Seven years ago, Marty Beasley had a student named Brandon Durnell in driver's education.
On Jan. 14, the pair will stand on the same sideline, coaching against each other in a Northeast 8 conference clash.
Beasley, a longtime coach at Carroll and Garrett, and Durnell, just out of Spring Arbor University and in his first head coaching job, are the new faces in the NE8 this season, taking over at DeKalb and East Noble. Both of them take over programs that finished below .500 last season and relish the challenge that comes with building a winning culture and connecting with players.
“It's a great challenge,” said Beasley, who has spent the last 16 seasons at Carroll. “Sometimes we can get stale in what we do a little bit and we need challenges in our life. We had the Carroll program going pretty well there, and had fun doing it.
“But at this point in my career, (taking over at DeKalb) was a good move to recharge the batteries. I've got another five, 10 years yet.
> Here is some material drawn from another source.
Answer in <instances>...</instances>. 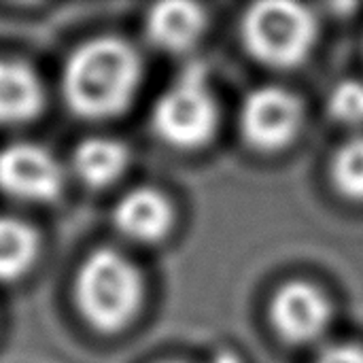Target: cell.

Hopefully, we can get this turned around.”
Beasley crossed 300 career victories last season and finished the year with his fifth sectional title at Carroll. He'll start from scratch with a Barons program that hasn't been above .500 since 2015 and hasn't won a sectional since 2005.
Beasley did not promise any quick fixes: in his first seasons at his previous stops his teams have gone a combined 13-28. The Barons have dropped their first two games this season.
“We're going to get better as a team, and we're going to find success that way together,” Beasley said. “It's not flipping a switch and all of sudden you're going to win. You have to break some poor habits they've had in the past, you have to push yourself to work harder.”
Accountability is at the center of Beasley's program-building philosophy, and defensive intensity and toughness are at the center of his basketball philosophy. His focus in the early days of his tenure has been on instilling an identity in his new program.
“We've got to get an identity of who we are, that when people start thinking of DeKalb basketball, they think, 'They're going to do this really well,'” Beasley said. “It will come in time, and when it comes it will be a lot of fun.”
Durnell wants his program's identity to revolve around three key facets: love, commitment and toughness. Those three combined will create a family-like atmosphere at East Noble, and Durnell has already started preaching that brand to everyone from his current players to elementary school students in the Knights' pipeline.
The 6-foot-6 Durnell played high school basketball at Homestead and then starred for four years at Crossroads League member Spring Arbor, where he averaged 23.6 points and 11 rebounds in 2020-21.
Barely nine months after his final college game, he earned his first win as a high school head coach, when East Noble defeated Lakeland on Saturday. His players celebrated the victory by dumping water on him.
There was some early skepticism from those players about Durnell's lack of experience, but he quickly won them over.
“My first impression was he was just coming out of college, he's got no idea what he's doing, it's not going to be a good year for us,” Knights center Chris Hood said. “But I was completely wrong. He's exactly what we needed to turn this program around. He's going to help us win a lot of games this year.”
East Noble went 21-4 in 2018-19 then slipped to 8-15 last season. The Knights have not won a sectional since 2001. In response, Durnell wants his team to play faster and pushed his players to be confident on offense.
That could create an interesting clash of styles when the first-year coaches meet in January.
“It's definitely a weird feeling and makes me feel like I'm getting old even though I'm 22,” Durnell said of the prospect of coaching against Beasley. “I think it's going to be really cool building relationships with those other (NE8) coaches, too. Yes, winning and losing and competing, but us coming together as a whole coaching staff in the (conference) and putting kids first, regardless of wins or losses.”
NE8 Playersto Watch
DJ Allen, Leo: The 6-foot-7 Rutgers-bound defensive end was also a key contributor on last season's Lions team that won the program's first regional and semistate titles. Allen averaged 13 points and 7.7 rebounds and will need to carry a bigger scoring load with Blake Davison at Indiana Tech.
Luke McBride, Norwell: Already a two-time First-Team All-NE8 selection heading into his junior season, McBride, son of Knights coach Mike McBride, was among the leading scorers in the conference as a sophomore at 21.8 points per game.
Jakar Williams, New Haven: Williams is a do-it-all force for the Bulldogs, who finished 6-1 in conference play last season and are looking for more. He can score on the perimeter or down low and his passing ability – he averaged 4.2 assists last season – equals that which he displayed on the football field, where he was an all-conference quarterback.
Andrew Hedrick, Columbia City: Like McBride, Hedrick was First-Team All-NE8 as a sophomore last season, when he averaged 10.5 points, 4.5 rebounds and 4.1 assists.
Connor Penrod, DeKalb: Arguably the best player former Carroll coach Marty Beasley inherits as he begins his building process with the Barons, the 6-5 Penrod is a solid post presence and will be the interior anchor of the stifling defense Beasley is trying to create.